I have a little secret. I don’t usually decorate for Valentine’s Day. I have actually had a little box of decorations out in my shed, but I never take them out. My husband and I have never really done much for Valentine’s Day. We prefer to surprise each other throughout the year instead.
However, now that my son is in school, it is really fun he gets to pass out Valentine cards to all his classmates. I thought, even if we don’t do much as a couple, I would like to have a few little decorations up around the house and maybe start some special traditions with the kids. I finally worked on my first Valentine craft this weekend.
Do you decorate for Valentine’s Day?
Since I am starting at square one for decorations, I decided to create a wreath. I actually scoured the sales after Christmas to find pink ornaments. I have had this wreath idea for months! The great thing was these ornaments were super cheap at 70 – 90% off! I purchased all of them from Target, Walmart and Big Lots.
How to Make an Ornament Wreath
Supplies needed: (contains affiliate links)
- Ornaments (get about twice as many as you think you will need)
- Wire wreath frame
- Floral wire
- Wire snips or sharp scissors
- Glue gun (not shown)
- Optional embellishments
- Ribbon for hanging (not shown)
- Helpful, but not necessary – pliers for wrapping wire
Step one: Gather your supplies.
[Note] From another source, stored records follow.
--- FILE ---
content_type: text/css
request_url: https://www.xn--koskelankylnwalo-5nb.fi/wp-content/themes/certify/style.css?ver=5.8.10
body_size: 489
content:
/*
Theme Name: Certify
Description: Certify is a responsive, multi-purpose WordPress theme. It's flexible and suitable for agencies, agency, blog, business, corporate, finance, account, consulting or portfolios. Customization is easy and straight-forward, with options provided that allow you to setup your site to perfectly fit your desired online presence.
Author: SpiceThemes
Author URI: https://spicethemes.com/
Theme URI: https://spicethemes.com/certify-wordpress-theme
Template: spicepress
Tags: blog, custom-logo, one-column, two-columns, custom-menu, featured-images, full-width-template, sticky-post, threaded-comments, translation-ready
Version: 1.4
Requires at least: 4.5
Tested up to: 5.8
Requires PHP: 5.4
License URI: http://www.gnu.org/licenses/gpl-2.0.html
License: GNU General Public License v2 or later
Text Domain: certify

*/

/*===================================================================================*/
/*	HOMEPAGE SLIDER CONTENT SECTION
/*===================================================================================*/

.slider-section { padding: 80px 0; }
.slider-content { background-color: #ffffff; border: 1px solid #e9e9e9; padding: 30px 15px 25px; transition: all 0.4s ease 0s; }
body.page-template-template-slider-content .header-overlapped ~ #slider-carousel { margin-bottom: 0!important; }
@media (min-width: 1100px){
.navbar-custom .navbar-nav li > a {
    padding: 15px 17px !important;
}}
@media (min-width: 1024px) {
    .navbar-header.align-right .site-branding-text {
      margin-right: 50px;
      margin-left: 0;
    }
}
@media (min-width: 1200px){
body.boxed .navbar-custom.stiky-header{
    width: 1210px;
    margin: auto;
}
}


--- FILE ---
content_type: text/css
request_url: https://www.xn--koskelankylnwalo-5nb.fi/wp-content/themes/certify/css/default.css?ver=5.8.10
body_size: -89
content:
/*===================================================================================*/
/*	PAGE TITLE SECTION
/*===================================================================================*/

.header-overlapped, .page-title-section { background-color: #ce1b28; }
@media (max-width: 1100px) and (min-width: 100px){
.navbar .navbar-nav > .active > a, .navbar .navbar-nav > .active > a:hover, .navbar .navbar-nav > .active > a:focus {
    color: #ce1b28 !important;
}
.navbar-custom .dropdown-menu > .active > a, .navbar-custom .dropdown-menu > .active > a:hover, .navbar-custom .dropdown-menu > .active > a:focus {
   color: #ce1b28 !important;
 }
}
I used a heart wire wreath form I found at Jo Ann’s. They are only $4.99 and with a coupon are not too expensive. You will want to dump out your ornaments from the smaller containers into a larger bowl or tray to make this whole process go faster.
Step two: You will cut a length of wire about 3 1/2″ – 4″. (I just eyeballed it). I used 26 gauge floral wire. You could also use jewelry wire, but this is what I had on hand.
Note: the smaller the gauge of wire, the heavier, thicker and less flexible the wire will be. If you want to be able to twist the wire with your hands and not pliers, I would suggest a 26 or 28 gauge wire.
Step three: Wrap the two ends of the wire around your metal wreath form. Pliers can be helpful to loop the wire tightly, but are not necessary.
Lastly, fill in with the smaller ornaments. When I got down to the smaller ornaments I used two ornaments per wire to speed up the process of attaching them. Do not attach all the smallest ornaments to the wreath yet. Save some of them to use to fill in the next steps.
Step five: Use hot glue to attach the ornaments together. This prevents the ornaments from sliding around the wreath form and provides some stability for the delicate glass ornaments. Just place a dab of hot glue in between the ornaments and press them together.
You don’t have to glue every single ornament together. Just work in clusters and glue one cluster to the one next to it.
Step six: Use the smaller ornaments you saved from step four to fill in any gaps. No need to wire these ornaments, simply hot glue them to the other ornaments already on the wreath.
Step seven (optional): Add any additional embellishments with your hot glue gun. I found some pretty, sparkly butterflies I wanted to add. I could no longer use the clips on the back because the ornaments were in the way of the wire wreath frame. I simply snipped the clips off with my wire snips and attached the butterflies with hot glue.
Step eight: Attach a ribbon or hook to the back of your wreath form and hang!